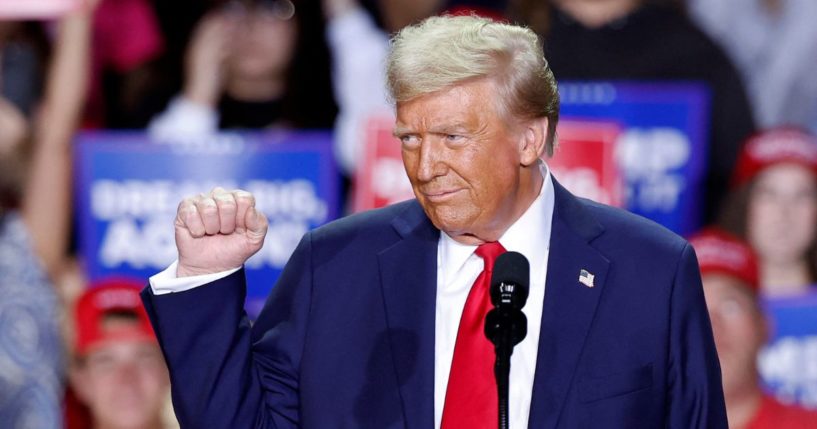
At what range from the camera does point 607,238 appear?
82.8 inches

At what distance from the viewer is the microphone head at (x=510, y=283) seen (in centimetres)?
181

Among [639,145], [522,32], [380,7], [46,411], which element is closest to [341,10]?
[380,7]

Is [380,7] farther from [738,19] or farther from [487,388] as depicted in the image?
[487,388]

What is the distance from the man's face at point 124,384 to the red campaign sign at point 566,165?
0.76 m

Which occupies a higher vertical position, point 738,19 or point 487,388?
point 738,19

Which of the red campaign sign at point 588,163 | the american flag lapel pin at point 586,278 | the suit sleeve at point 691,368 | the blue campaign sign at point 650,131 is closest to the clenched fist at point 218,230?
the american flag lapel pin at point 586,278

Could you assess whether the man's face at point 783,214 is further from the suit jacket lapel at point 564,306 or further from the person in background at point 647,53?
the suit jacket lapel at point 564,306

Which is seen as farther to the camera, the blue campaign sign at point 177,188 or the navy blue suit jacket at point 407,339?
the blue campaign sign at point 177,188

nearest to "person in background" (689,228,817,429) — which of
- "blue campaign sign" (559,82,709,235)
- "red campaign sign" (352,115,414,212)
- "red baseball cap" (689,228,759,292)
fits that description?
"red baseball cap" (689,228,759,292)

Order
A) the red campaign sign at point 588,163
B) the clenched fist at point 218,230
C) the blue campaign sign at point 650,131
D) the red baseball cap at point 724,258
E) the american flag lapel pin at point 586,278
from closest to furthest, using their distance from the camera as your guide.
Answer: the clenched fist at point 218,230 → the american flag lapel pin at point 586,278 → the red campaign sign at point 588,163 → the red baseball cap at point 724,258 → the blue campaign sign at point 650,131

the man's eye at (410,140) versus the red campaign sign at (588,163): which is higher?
the man's eye at (410,140)

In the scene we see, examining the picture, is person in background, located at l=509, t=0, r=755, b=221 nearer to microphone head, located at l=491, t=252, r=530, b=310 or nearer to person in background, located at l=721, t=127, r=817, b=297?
person in background, located at l=721, t=127, r=817, b=297

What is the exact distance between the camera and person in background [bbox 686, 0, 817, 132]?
493cm

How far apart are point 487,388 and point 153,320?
18.4 inches
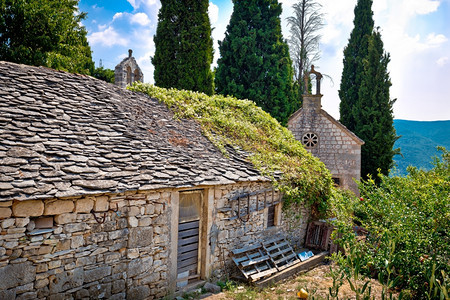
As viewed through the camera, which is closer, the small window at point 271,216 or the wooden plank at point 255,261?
the wooden plank at point 255,261

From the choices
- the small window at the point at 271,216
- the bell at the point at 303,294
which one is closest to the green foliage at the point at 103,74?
the small window at the point at 271,216

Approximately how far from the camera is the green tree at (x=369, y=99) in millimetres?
17891

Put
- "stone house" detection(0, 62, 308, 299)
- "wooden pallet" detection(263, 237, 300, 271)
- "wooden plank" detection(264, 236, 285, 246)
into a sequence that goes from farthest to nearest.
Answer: "wooden plank" detection(264, 236, 285, 246)
"wooden pallet" detection(263, 237, 300, 271)
"stone house" detection(0, 62, 308, 299)

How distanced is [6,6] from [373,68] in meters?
17.8

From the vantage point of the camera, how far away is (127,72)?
591 inches

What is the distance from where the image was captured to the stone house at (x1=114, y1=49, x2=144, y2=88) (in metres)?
14.5

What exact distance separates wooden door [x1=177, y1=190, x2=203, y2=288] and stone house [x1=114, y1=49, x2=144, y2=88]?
9080 millimetres

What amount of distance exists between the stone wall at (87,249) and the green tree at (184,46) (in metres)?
9.90

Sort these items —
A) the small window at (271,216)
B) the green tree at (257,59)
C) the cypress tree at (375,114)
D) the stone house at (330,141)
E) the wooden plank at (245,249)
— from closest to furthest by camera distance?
1. the wooden plank at (245,249)
2. the small window at (271,216)
3. the stone house at (330,141)
4. the cypress tree at (375,114)
5. the green tree at (257,59)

· · ·

__Your goal__:
Images in the data above are to be skipped. Retype all other material exactly.

__Complete output__:
At what range from the camera does point 607,238 appear?
82.8 inches

At what distance from the viewer is the microphone head at (x=510, y=283) seen (in centimetres)?
181

Among [639,145], [522,32], [380,7], [46,411], which element is closest to [341,10]?
[380,7]

Is [380,7] farther from [738,19] or farther from [487,388] as depicted in the image?
[487,388]

What is the distance from the man's face at point 124,384 to the red campaign sign at point 566,165?
0.76 m

Which occupies a higher vertical position, point 738,19 or point 487,388?
point 738,19

Which of the red campaign sign at point 588,163 | the american flag lapel pin at point 586,278 | the suit sleeve at point 691,368 | the blue campaign sign at point 650,131 is closest to the clenched fist at point 218,230?
the american flag lapel pin at point 586,278

Could you assess whether the man's face at point 783,214 is further from the suit jacket lapel at point 564,306 or further from the person in background at point 647,53?
the suit jacket lapel at point 564,306

Which is seen as farther to the camera, the blue campaign sign at point 177,188 or the navy blue suit jacket at point 407,339?
the blue campaign sign at point 177,188

nearest to "person in background" (689,228,817,429) — which of
- "blue campaign sign" (559,82,709,235)
- "red campaign sign" (352,115,414,212)
- "red baseball cap" (689,228,759,292)
fits that description?
"red baseball cap" (689,228,759,292)

Order
A) the red campaign sign at point 588,163
B) the clenched fist at point 218,230
C) the blue campaign sign at point 650,131
D) the red baseball cap at point 724,258
E) the american flag lapel pin at point 586,278
from closest to furthest, using their distance from the camera as your guide.
Answer: the clenched fist at point 218,230 → the american flag lapel pin at point 586,278 → the red campaign sign at point 588,163 → the red baseball cap at point 724,258 → the blue campaign sign at point 650,131

the man's eye at (410,140) versus the red campaign sign at (588,163): which is higher?
the man's eye at (410,140)

In the scene we see, examining the picture, is person in background, located at l=509, t=0, r=755, b=221 nearer to microphone head, located at l=491, t=252, r=530, b=310 or nearer to person in background, located at l=721, t=127, r=817, b=297?
person in background, located at l=721, t=127, r=817, b=297

What is the exact distance between the camera and person in background [bbox 686, 0, 817, 132]?
493cm

How far apart are point 487,388 and point 153,320?
18.4 inches
As viewed through the camera, which is closer, the small window at point 271,216 or the wooden plank at point 255,261?
the wooden plank at point 255,261

From the choices
- the small window at the point at 271,216
- the bell at the point at 303,294
which one is closest to the green foliage at the point at 103,74?
the small window at the point at 271,216

Approximately how far from the camera is the green tree at (x=369, y=99) in millimetres?
17891

Put
- "stone house" detection(0, 62, 308, 299)
- "wooden pallet" detection(263, 237, 300, 271)
- "wooden plank" detection(264, 236, 285, 246)
into a sequence that goes from farthest to nearest.
Answer: "wooden plank" detection(264, 236, 285, 246)
"wooden pallet" detection(263, 237, 300, 271)
"stone house" detection(0, 62, 308, 299)

How distanced is [6,6] from [373,68] in meters?
17.8

From the vantage point of the camera, how far away is (127,72)?
591 inches

What is the distance from where the image was captured to the stone house at (x1=114, y1=49, x2=144, y2=88) (in metres)?
14.5

What exact distance separates wooden door [x1=177, y1=190, x2=203, y2=288] and stone house [x1=114, y1=49, x2=144, y2=88]?
9080 millimetres

What amount of distance exists between the stone wall at (87,249) and the green tree at (184,46) (in metres)?
9.90

Sort these items —
A) the small window at (271,216)
B) the green tree at (257,59)
C) the cypress tree at (375,114)
D) the stone house at (330,141)
E) the wooden plank at (245,249)
— from closest to furthest by camera distance?
1. the wooden plank at (245,249)
2. the small window at (271,216)
3. the stone house at (330,141)
4. the cypress tree at (375,114)
5. the green tree at (257,59)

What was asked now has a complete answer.